Its alternative plan called for a work force reduction of 510 hourly and salaried employees starting on March 15, when the firm would begin laying off 240 hourly workers.
Another 270 hourly and salaried positions would need to be eliminated around June 30. The company employs about 1,050 at the factory, 850 of them USW members.
USW negotiators countered with a proposal they said chopped costs at the factory by $16 million. But Conti maintained the plan nets only $1.7 million in savings.
The union has been evaluating and costing-out the firm´s latest proposal and the contract. "One thing is noticeably absent.
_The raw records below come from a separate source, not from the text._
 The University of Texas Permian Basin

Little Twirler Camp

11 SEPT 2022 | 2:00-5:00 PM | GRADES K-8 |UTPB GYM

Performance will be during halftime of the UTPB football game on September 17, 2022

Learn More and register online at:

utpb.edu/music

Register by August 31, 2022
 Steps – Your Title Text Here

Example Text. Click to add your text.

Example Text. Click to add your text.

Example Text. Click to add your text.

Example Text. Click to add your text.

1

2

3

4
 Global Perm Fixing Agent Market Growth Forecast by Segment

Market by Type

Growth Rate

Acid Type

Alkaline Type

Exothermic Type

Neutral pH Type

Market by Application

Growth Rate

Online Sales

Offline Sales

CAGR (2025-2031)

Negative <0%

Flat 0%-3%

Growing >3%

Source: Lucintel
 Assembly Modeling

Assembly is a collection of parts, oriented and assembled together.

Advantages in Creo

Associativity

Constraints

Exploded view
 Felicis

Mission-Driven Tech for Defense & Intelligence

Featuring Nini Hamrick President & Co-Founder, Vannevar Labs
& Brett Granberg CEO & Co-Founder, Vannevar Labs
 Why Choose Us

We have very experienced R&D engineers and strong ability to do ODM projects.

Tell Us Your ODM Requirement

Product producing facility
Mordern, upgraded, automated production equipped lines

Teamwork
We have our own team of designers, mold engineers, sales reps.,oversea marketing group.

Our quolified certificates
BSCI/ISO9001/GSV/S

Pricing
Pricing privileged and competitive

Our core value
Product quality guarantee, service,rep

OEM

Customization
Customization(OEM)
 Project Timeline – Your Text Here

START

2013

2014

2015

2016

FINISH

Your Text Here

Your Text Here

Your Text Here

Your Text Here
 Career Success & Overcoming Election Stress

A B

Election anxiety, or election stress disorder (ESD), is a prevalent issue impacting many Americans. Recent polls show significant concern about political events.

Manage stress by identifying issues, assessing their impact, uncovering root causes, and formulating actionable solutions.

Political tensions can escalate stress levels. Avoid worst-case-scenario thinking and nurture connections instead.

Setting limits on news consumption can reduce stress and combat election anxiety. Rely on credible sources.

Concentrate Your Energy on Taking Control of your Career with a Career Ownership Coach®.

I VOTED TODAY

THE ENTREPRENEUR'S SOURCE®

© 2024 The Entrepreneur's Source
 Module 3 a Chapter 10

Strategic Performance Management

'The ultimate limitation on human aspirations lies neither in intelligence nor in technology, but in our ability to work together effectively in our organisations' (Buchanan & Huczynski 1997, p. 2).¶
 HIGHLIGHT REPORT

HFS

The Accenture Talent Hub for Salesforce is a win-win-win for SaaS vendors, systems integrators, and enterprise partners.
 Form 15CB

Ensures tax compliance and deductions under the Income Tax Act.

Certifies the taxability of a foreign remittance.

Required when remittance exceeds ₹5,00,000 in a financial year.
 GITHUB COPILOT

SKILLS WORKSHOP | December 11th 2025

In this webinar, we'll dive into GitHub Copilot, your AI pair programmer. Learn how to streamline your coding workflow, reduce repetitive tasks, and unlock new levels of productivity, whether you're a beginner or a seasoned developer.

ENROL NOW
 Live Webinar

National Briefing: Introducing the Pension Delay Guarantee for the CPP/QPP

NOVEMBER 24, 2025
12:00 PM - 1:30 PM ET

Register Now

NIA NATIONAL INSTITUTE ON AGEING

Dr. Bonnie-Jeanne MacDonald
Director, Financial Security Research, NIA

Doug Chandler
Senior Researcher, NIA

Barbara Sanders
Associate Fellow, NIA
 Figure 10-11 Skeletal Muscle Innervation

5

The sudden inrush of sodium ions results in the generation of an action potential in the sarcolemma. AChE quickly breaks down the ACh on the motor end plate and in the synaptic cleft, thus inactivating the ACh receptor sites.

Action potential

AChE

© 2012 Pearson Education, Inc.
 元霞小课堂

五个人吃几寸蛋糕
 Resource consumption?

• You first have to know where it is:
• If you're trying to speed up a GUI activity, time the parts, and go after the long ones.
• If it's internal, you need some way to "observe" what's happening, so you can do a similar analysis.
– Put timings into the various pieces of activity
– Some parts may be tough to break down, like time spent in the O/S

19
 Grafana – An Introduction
There are absolutely zero job security provisions to maintain future productivity in Charlotte," said Ron Hoover, USW executive vice president.
Hoover also lashed out at a statement attributed to Rick Ledsinger, Conti´s vice president of human resources and chief negotiator, in a news release stating that "it was time for the union to get serious about preserving jobs in Charlotte."
Hoover said it´s "an insult for him to state publicly that the USW or the Local 850 leadership is not serious about the company´s slash-and-burn proposal at the Charlotte plant. We´ve been working for months to engage the company in a constructive dialogue on how to maintain production in Charlotte."
He added that problems at the plant weren´t created overnight, and they won´t be resolved overnight.